Practical Machine Learning Adventures

A selection of machine learning projects

1. Classifying Claims - Defining the Problem

This post looks at how we define the problem of claim classification.


What is the problem?

Problem Introduction

The problem is that each patent application needs to be classified into one of a set of standardised groups.

These groups are based on different categories of technical subject matter. For example, there may be a group based on electronics or chemistry. There are also classification hierarchies with different layers of classification.

There are several different standardised classification schemes. A widely-used scheme is the International Patent Classification (IPC) system. Classifications in the IPC are split into four levels: Section (a letter); Class (two digits); Subclass (a letter); and Group. The Group consists of one to three digits followed by a slash followed by at least two digits. The first set of one to three digits represent a main group and the digits after the slash represent a sub-group.

As an example, H01S 3/00 is a classification for the "Lasers" main group, in Section "H" for "Electricity", Class "01" for "Basic Electric Elements", and Subclass "1" for "Devices Using Stimulated Emission". The newer Cooperative Patent Classification (CPC) is a more detailed version of the IPC.

The scope of each patent application is defined by the patent claims. These are typically set out at the end of the patent specification. The broadest scope of a patent application is defined by the so-called "independent claims". These are claims that do not reference any other claims. Claim 1 of each patent application is typically the first independent claim.

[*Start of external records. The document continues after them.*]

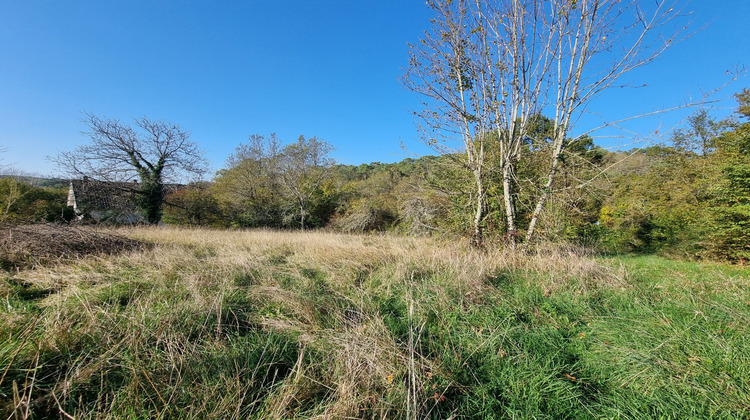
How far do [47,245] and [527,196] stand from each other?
33.2ft

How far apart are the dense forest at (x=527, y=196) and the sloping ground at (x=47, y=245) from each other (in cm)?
218

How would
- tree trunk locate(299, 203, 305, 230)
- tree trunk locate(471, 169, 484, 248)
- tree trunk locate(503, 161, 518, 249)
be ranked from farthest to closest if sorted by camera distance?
tree trunk locate(299, 203, 305, 230) < tree trunk locate(471, 169, 484, 248) < tree trunk locate(503, 161, 518, 249)

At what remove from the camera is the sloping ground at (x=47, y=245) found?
4.25 m

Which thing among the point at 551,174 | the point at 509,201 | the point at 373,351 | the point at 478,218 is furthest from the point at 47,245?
the point at 551,174

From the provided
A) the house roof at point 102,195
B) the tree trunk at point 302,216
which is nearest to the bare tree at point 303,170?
the tree trunk at point 302,216

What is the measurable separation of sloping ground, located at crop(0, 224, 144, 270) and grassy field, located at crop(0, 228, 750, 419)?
3.86 feet

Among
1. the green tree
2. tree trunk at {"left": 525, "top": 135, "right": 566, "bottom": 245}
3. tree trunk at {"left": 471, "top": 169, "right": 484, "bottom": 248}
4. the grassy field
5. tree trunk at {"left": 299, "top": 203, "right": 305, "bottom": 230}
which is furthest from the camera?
tree trunk at {"left": 299, "top": 203, "right": 305, "bottom": 230}

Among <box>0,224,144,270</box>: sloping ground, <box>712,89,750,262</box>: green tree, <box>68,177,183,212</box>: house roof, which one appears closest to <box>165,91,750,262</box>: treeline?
<box>712,89,750,262</box>: green tree

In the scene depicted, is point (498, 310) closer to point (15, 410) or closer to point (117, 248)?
point (15, 410)

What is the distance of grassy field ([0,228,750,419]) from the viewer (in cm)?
158

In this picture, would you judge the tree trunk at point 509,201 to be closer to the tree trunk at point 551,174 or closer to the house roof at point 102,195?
the tree trunk at point 551,174

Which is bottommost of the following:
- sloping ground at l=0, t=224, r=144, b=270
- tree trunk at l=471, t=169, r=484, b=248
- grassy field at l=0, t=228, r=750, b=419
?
grassy field at l=0, t=228, r=750, b=419

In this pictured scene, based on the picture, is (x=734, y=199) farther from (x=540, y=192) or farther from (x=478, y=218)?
(x=478, y=218)

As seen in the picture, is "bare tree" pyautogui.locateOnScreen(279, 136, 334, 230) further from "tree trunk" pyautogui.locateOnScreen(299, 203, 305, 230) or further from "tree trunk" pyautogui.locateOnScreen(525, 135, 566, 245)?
"tree trunk" pyautogui.locateOnScreen(525, 135, 566, 245)
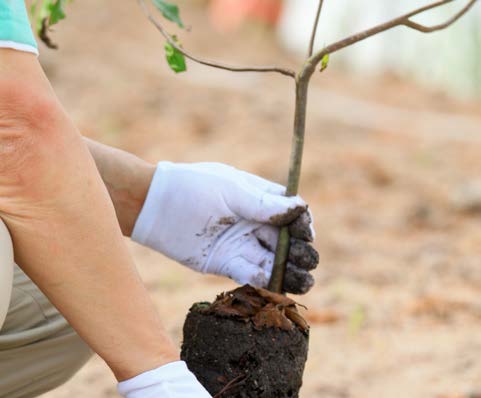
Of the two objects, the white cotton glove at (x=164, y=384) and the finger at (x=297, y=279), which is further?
the finger at (x=297, y=279)

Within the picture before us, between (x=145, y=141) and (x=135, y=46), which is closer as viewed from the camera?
(x=145, y=141)

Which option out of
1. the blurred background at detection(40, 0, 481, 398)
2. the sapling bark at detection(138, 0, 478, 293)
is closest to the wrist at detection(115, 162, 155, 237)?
the sapling bark at detection(138, 0, 478, 293)

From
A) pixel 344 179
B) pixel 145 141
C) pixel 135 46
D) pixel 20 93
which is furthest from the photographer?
pixel 135 46

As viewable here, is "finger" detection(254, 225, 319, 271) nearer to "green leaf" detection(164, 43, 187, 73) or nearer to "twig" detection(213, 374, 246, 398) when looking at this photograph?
"twig" detection(213, 374, 246, 398)

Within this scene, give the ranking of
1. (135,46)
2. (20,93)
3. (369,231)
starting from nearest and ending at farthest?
(20,93)
(369,231)
(135,46)

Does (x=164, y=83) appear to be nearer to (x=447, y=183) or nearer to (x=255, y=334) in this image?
(x=447, y=183)

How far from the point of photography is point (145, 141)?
4.87 metres

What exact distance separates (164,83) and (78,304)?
4512 mm

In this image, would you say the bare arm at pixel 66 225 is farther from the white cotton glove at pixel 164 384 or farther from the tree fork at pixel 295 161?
the tree fork at pixel 295 161

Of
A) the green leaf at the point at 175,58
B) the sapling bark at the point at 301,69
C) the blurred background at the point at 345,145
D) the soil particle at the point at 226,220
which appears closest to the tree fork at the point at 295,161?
the sapling bark at the point at 301,69

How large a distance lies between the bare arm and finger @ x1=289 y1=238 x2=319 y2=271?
1.37 feet

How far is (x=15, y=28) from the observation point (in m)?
1.32

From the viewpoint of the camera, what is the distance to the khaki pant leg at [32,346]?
1625 millimetres

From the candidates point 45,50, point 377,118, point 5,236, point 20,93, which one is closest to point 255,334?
point 5,236
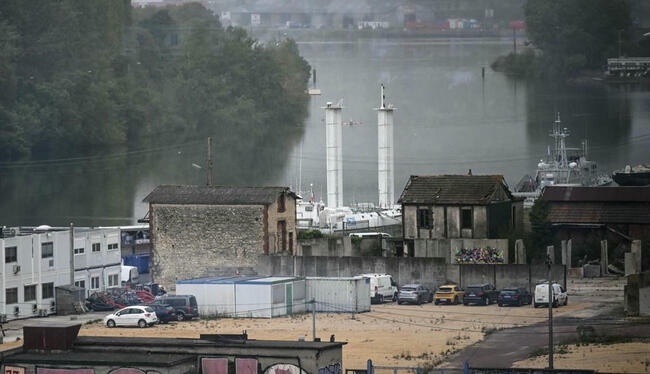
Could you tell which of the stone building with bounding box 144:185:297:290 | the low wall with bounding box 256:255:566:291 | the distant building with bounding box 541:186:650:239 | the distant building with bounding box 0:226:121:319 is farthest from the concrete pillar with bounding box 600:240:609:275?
the distant building with bounding box 0:226:121:319

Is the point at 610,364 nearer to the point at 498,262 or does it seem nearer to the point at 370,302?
the point at 370,302

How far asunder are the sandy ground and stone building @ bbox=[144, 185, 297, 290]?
7.09 m

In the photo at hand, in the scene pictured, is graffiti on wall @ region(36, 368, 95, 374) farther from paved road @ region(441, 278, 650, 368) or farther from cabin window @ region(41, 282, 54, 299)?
cabin window @ region(41, 282, 54, 299)

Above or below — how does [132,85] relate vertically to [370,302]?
above

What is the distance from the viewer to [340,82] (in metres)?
86.1

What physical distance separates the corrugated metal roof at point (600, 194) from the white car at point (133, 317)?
753 centimetres

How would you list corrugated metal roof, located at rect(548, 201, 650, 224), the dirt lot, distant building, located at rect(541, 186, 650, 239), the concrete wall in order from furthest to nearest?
corrugated metal roof, located at rect(548, 201, 650, 224), distant building, located at rect(541, 186, 650, 239), the concrete wall, the dirt lot

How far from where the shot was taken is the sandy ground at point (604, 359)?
665 inches

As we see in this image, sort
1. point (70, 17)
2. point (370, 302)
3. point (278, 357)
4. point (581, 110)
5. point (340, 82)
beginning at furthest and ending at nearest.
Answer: point (340, 82) < point (581, 110) < point (70, 17) < point (370, 302) < point (278, 357)

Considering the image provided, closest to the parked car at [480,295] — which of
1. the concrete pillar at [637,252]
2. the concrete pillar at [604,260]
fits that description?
the concrete pillar at [637,252]

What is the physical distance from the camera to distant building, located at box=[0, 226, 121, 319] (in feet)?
74.6

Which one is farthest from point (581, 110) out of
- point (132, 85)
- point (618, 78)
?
point (132, 85)

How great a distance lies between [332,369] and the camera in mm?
15320

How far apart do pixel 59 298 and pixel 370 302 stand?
3.75 meters
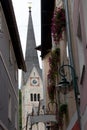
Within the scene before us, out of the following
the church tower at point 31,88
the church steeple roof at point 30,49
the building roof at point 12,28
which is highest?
the building roof at point 12,28

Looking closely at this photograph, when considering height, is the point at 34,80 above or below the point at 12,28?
below

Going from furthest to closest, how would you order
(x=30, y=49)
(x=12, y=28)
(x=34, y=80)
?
(x=30, y=49)
(x=34, y=80)
(x=12, y=28)

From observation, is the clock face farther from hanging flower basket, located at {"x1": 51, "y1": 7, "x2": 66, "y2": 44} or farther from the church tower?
hanging flower basket, located at {"x1": 51, "y1": 7, "x2": 66, "y2": 44}

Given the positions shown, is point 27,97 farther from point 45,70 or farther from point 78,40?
point 78,40

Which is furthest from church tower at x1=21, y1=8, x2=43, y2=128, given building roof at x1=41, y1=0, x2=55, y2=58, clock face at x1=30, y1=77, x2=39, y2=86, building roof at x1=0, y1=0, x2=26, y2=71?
building roof at x1=41, y1=0, x2=55, y2=58

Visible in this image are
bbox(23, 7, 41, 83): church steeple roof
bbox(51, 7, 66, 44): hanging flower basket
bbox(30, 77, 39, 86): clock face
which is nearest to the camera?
bbox(51, 7, 66, 44): hanging flower basket

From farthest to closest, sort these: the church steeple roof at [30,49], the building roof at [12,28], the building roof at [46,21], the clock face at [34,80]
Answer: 1. the church steeple roof at [30,49]
2. the clock face at [34,80]
3. the building roof at [46,21]
4. the building roof at [12,28]

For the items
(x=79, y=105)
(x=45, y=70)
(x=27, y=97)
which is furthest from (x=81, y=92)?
(x=27, y=97)

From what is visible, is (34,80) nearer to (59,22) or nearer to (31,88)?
(31,88)

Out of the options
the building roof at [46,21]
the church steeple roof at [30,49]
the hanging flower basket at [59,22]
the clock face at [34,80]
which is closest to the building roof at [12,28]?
the building roof at [46,21]

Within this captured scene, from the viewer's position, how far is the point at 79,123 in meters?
8.80

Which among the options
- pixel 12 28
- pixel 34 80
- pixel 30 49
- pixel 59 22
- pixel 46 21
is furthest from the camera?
pixel 30 49

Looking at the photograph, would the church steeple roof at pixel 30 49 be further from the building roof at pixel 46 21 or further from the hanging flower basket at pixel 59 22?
the hanging flower basket at pixel 59 22

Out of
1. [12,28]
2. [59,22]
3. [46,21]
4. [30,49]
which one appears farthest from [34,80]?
[59,22]
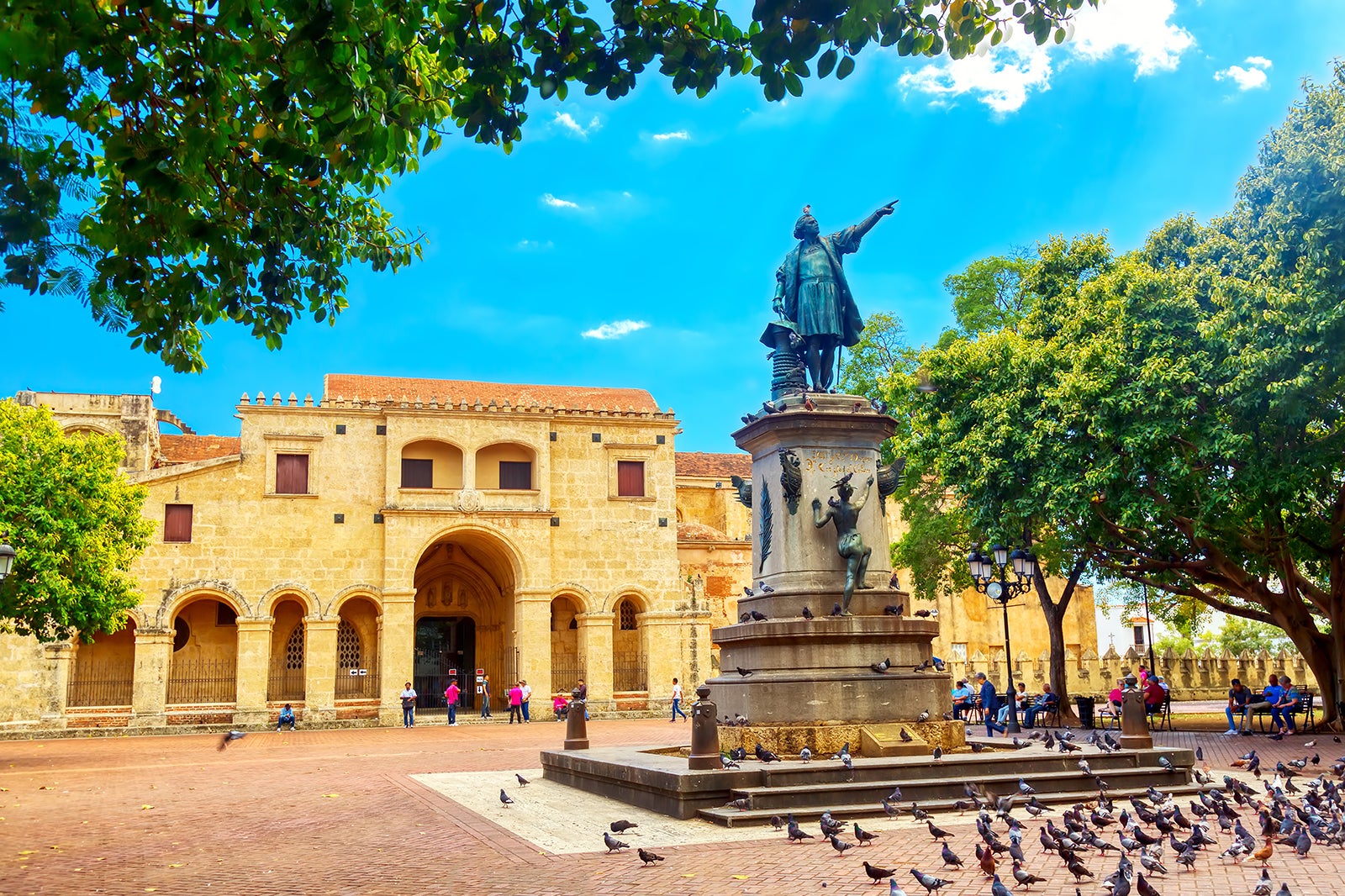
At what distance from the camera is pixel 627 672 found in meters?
39.8

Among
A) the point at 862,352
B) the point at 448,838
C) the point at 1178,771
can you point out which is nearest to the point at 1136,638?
the point at 862,352

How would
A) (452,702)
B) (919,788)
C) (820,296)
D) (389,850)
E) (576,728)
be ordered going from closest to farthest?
(389,850) → (919,788) → (820,296) → (576,728) → (452,702)

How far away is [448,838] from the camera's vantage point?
10.0 metres

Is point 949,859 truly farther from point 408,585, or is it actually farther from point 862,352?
point 408,585

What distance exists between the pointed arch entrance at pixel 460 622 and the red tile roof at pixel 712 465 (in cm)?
1126

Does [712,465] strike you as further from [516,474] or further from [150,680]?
[150,680]

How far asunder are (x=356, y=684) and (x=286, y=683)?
8.10ft

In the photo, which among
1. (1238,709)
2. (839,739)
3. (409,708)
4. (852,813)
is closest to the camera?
(852,813)

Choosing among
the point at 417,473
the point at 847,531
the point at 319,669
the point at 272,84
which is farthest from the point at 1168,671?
the point at 272,84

A more precise problem is how to assign an IPC/CPC Section to a first claim of a patent application.

Formalised

A computer program is said to learn from experience E with respect to some class of tasks T and performance measure P, if its performance at tasks in T, as measured by P, improves with experience E.

Here:

  • T = assign an IPC/CPC Section to claim 1 of a patent application.
  • E = a corpus of US Patent Publications that include claim text and assigned classifications.
  • P = classification accuracy, the number of claims correctly assigned a Section out of all claims, considered as a percentage.

Assumptions

Below are some assumptions that may apply to the problem.

  • We assume the content of a patent application may be represented by its first independent claim.
    • It is an open question as to whether we could get better results using the full text of the detailed description.
    • However, the first claim of an application gives us a more manageable set of text to work with.
  • We assume that each patent application has a single classification.
    • In practice a patent application may have several classifications.
    • This may influence classification accuracy for borderline cases, which may fall into multiple groups.
    • We may thus need to create and display a confusion matrix.
  • We assume the words of the claim contain enough information to separably assign a Section.
    • This may not always apply for particularly broad claims that use abstract language - for these cases the full text of the application may be better.
  • Often the abstract of a patent application is based on the main independent claim. The abstract is used to summarise the subject matter of the application. Hence, limiting to main claims appears a valid restriction.

Similar Problems

There are eight main Sections in the IPC:

  • A Human Necessities
  • B Performing Operations; Transporting
  • C Chemistry; Metallurgy
  • D Textiles; Paper
  • E Fixed Constructions
  • F Mechanical Engineering; Lighting; Heating; Weapons; Blasting Engines or Pumps
  • G Physics
  • H Electricity

Our problem then appears to be a multi-class classification problem with 8 different classes. The input for our problem is a paragraph of text. Hence, the problem appears similar to many other text classification problems, e.g. where categories need to be assigned to blocks of text. For example, similar problems include labelling emails or classifying citation abstracts.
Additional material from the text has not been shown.